* Tasks
[1] According to the Watergate passage, why did Dean stop regarding Liddy's plans as a joke?
[2] Return everything in the Watergate passage from "And so Dean" down to "the DNC headquarters.", copied word for word.
[3] Resume the Watergate passage about Dean and Nixon, picking up after its final sentence.

* Source text
——

Nixon: “That it won’t bust.”
Dean: “That that won’t bust.”
And so Dean lays out Watergate as he knows it, from an operation to find out what the Democrats might know about Nixon. How putting Liddy in charge of it had yielded this wildly expensive plan to entrap Democrats with hookers and drugs at the Democratic convention, kidnapping them, and all sorts of wild other plans that Liddy dreamed up. Dean thought it was a joke at first, but later Mitchell assured him that Liddy was serious. Both men laughed about it, but then a few months later, Watergate happened – and that was one of the ideas that Liddy had had – to bug Larry O’Brien’s phone at the DNC headquarters.
The conversation goes on, and finally Nixon becomes curious about the “blackmail” demands coming from the Watergate 7. Dean tells him that he thinks McCord still wants some kind of jail time relief. But maybe he’ll accept clemency instead of a pardon. And E. Howard Hunt has demanded almost double the money he’s already received.

——

* Data block
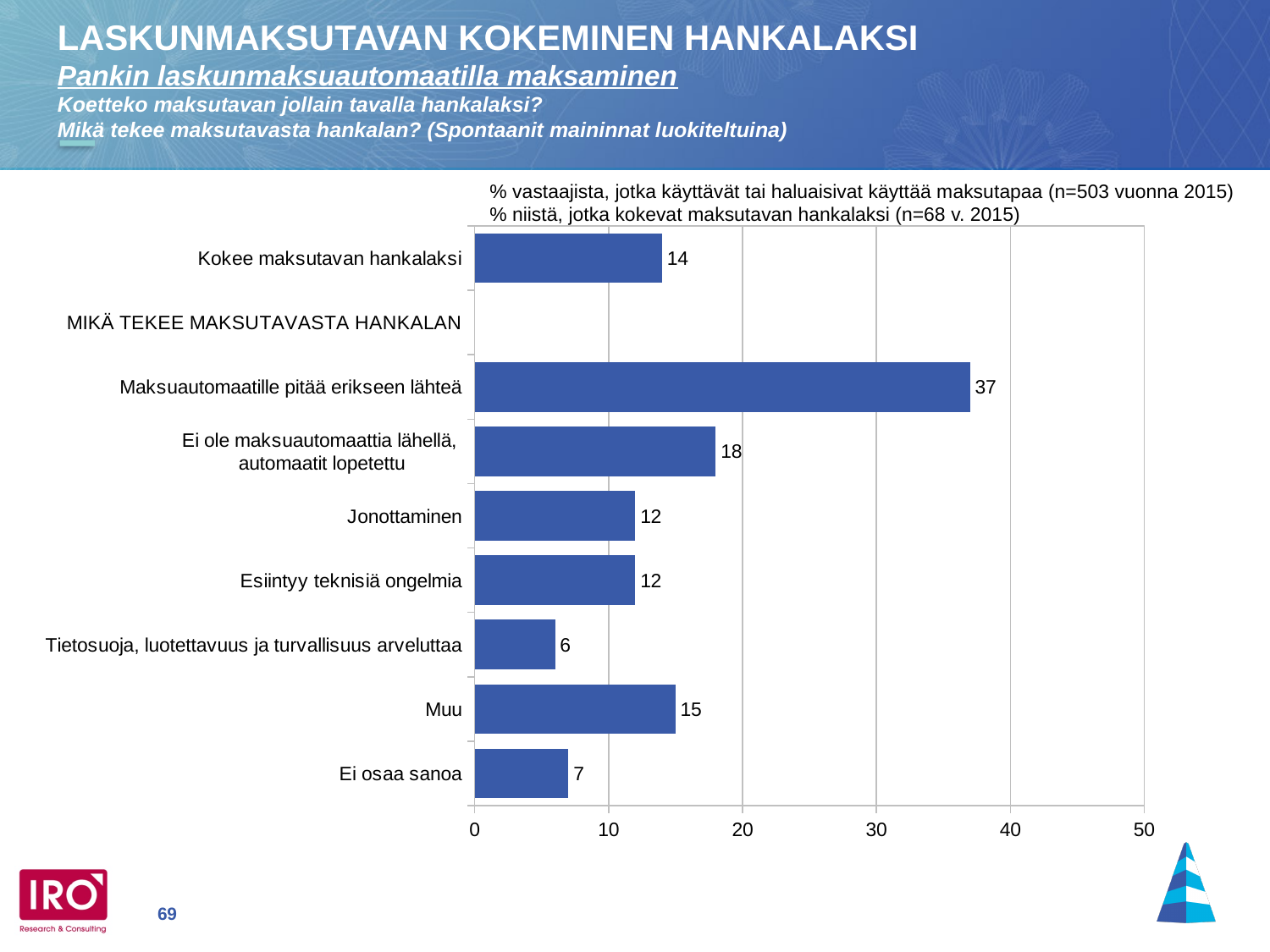
What is the value for "Ei osaa sanoa"? 7 Which category has the highest value? Maksuautomaatille pitää erikseen lähteä What is the difference between the values for "Maksuautomaatille pitää erikseen lähteä" and "Ei ole maksuautomaattia lähellä, automaatit lopetettu"? 19 What kind of chart is shown on the slide? Bar chart Which is larger, the value for "Muu" or the value for "Jonottaminen"? Muu What is the value for "Muu"? 15 Is the value for "Maksuautomaatille pitää erikseen lähteä" greater or less than 30? greater Which category has the lowest value? Tietosuoja, luotettavuus ja turvallisuus arveluttaa What is the value for "Kokee maksutavan hankalaksi"? 14 What is the value for "Ei ole maksuautomaattia lähellä, automaatit lopetettu"? 18 What is the value for "Maksuautomaatille pitää erikseen lähteä"? 37 How many bars are plotted in the chart? 8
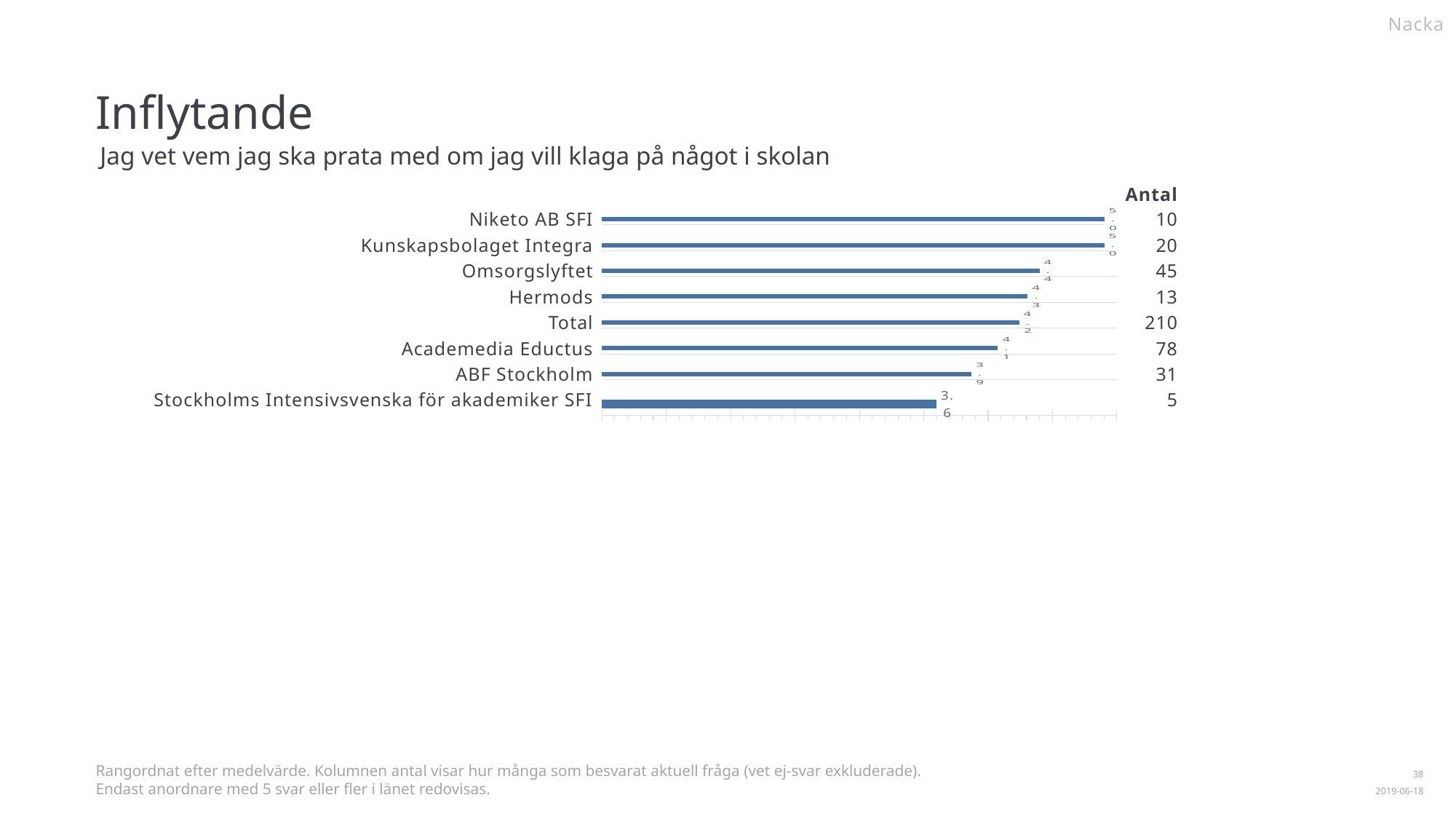
What is the value shown for ABF Stockholm? 3.9 What is the subtitle (question text) shown above the chart? Jag vet vem jag ska prata med om jag vill klaga på något i skolan What is the value shown for Hermods? 4.3 What is the heading of the number column to the right of the chart? Antal Which has the larger value, Hermods or ABF Stockholm? Hermods What is the value shown for Stockholms Intensivsvenska för akademiker SFI? 3.6 What is the value shown for Omsorgslyftet? 4.4 What kind of chart is shown on the slide? bar chart Which category has the lowest value in the chart? Stockholms Intensivsvenska för akademiker SFI What is the value shown for Total? 4.2 What is the difference between the values for Omsorgslyftet and Stockholms Intensivsvenska för akademiker SFI? 0.8 How many categories (bars) does the chart show? 8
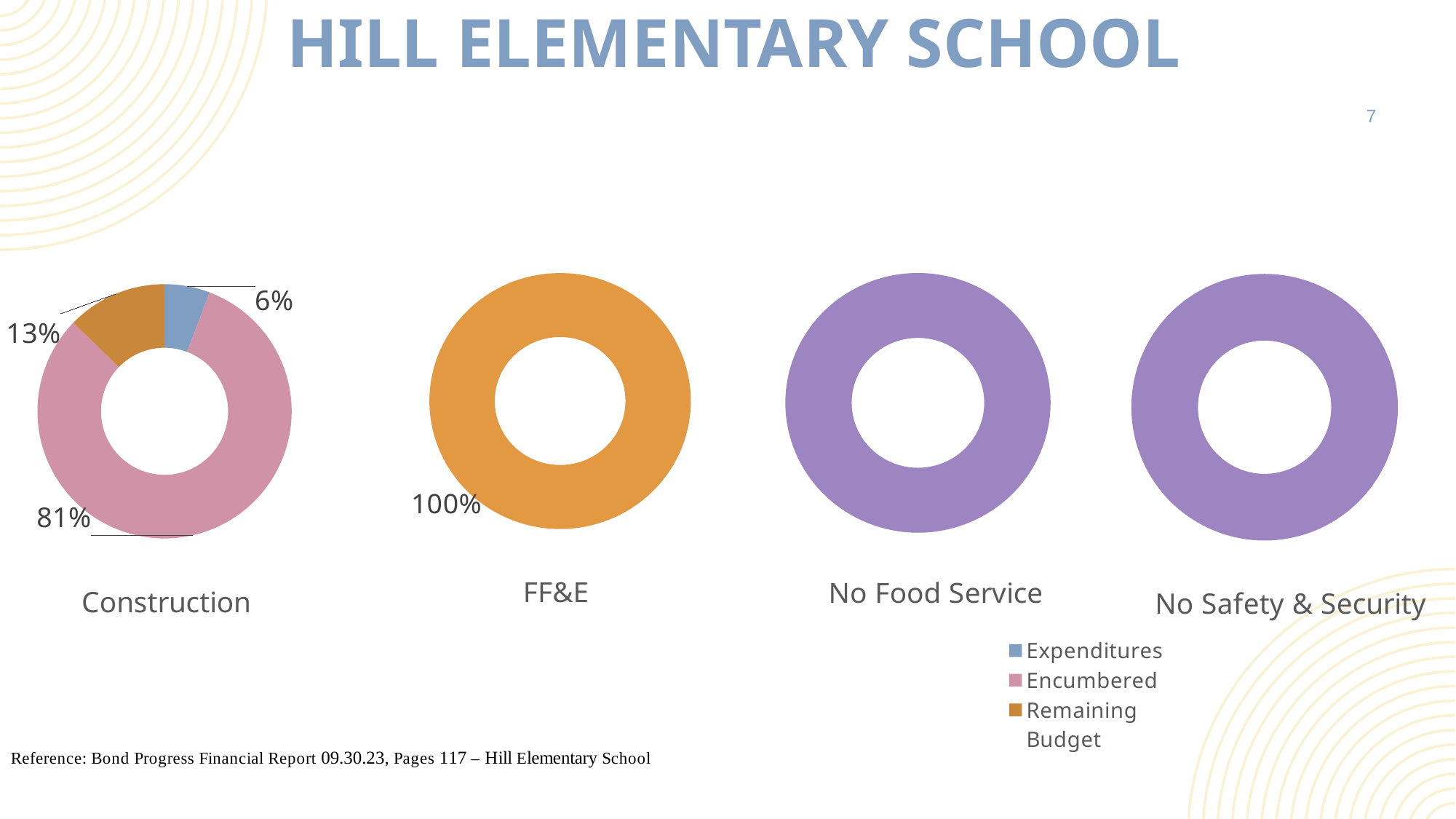
In the FF&E chart, what percentage is shown for Remaining Budget? 100% In the Construction chart, what percentage is Encumbered? 81% In the Construction chart, what percentage is Expenditures? 6% In the Construction chart, what percentage is Remaining Budget? 13% In the Construction chart, which category has the smallest share? Expenditures What kind of chart is used for Construction? Donut (pie) chart In the Construction chart, which is larger, Remaining Budget or Expenditures? Remaining Budget How many entries does the legend list? 3 How many donut charts are shown on the slide? 4 In the Construction chart, which category has the largest share? Encumbered In the Construction chart, what is the difference between the Encumbered share and the Remaining Budget share? 68% Which legend entry is shown in orange? Remaining Budget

——

* Task responses
[1] Dean at first took Liddy's plans for a joke. He changed his view because Mitchell later assured him that Liddy was serious.

[2]
And so Dean lays out Watergate as he knows it, from an operation to find out what the Democrats might know about Nixon. How putting Liddy in charge of it had yielded this wildly expensive plan to entrap Democrats with hookers and drugs at the Democratic convention, kidnapping them, and all sorts of wild other plans that Liddy dreamed up. Dean thought it was a joke at first, but later Mitchell assured him that Liddy was serious. Both men laughed about it, but then a few months later, Watergate happened – and that was one of the ideas that Liddy had had – to bug Larry O’Brien’s phone at the DNC headquarters.

[3]
Nixon doubles down on the no pardons and no clemency stance he’s made. But the money. That’s interesting.
Nixon: “How much money do you need?”
Dean tells him it might be as much as $1 million total across the next couple of years.
Nixon: “We could get that. On the money, if you need the money you could get that. You could get a million dollars. You could get it in cash. I know where it could be gotten. It is not easy, but it could be done.”
The two then discuss details of how the money could be gotten, through a Greek-American multi-millionaire named Tom Pappas. The detail of this discussion makes it very clear: Nixon wasn’t just flippantly, sarcastically suggesting payouts. He was working through ways and means the million dollars could be procured without having it land on any investigator’s radar.
Nixon eventually calls Haldeman into the room and the meeting with the three goes on a bit longer with Haldeman and Nixon explaining to Dean that they HAVE to stonewall things on Watergate. Nixon and Haldeman mention that everyone in the White House knows things about Watergate, from secretaries to couriers. If they don’t just stonewall this thing, they’ll all be implicated.
Which is exactly the opposite message that Dean had hoped to convey, but Dean takes it in stride. He wasn’t expecting miracles. But now he’s at least allayed one part of his conscience and laid everything out for Nixon.
Later, Nixon will claim (despite plenty of evidence to the contrary) that this March 21st meeting was the first he’d heard the full scope of the Watergate crisis and the involvement of senior White House aides.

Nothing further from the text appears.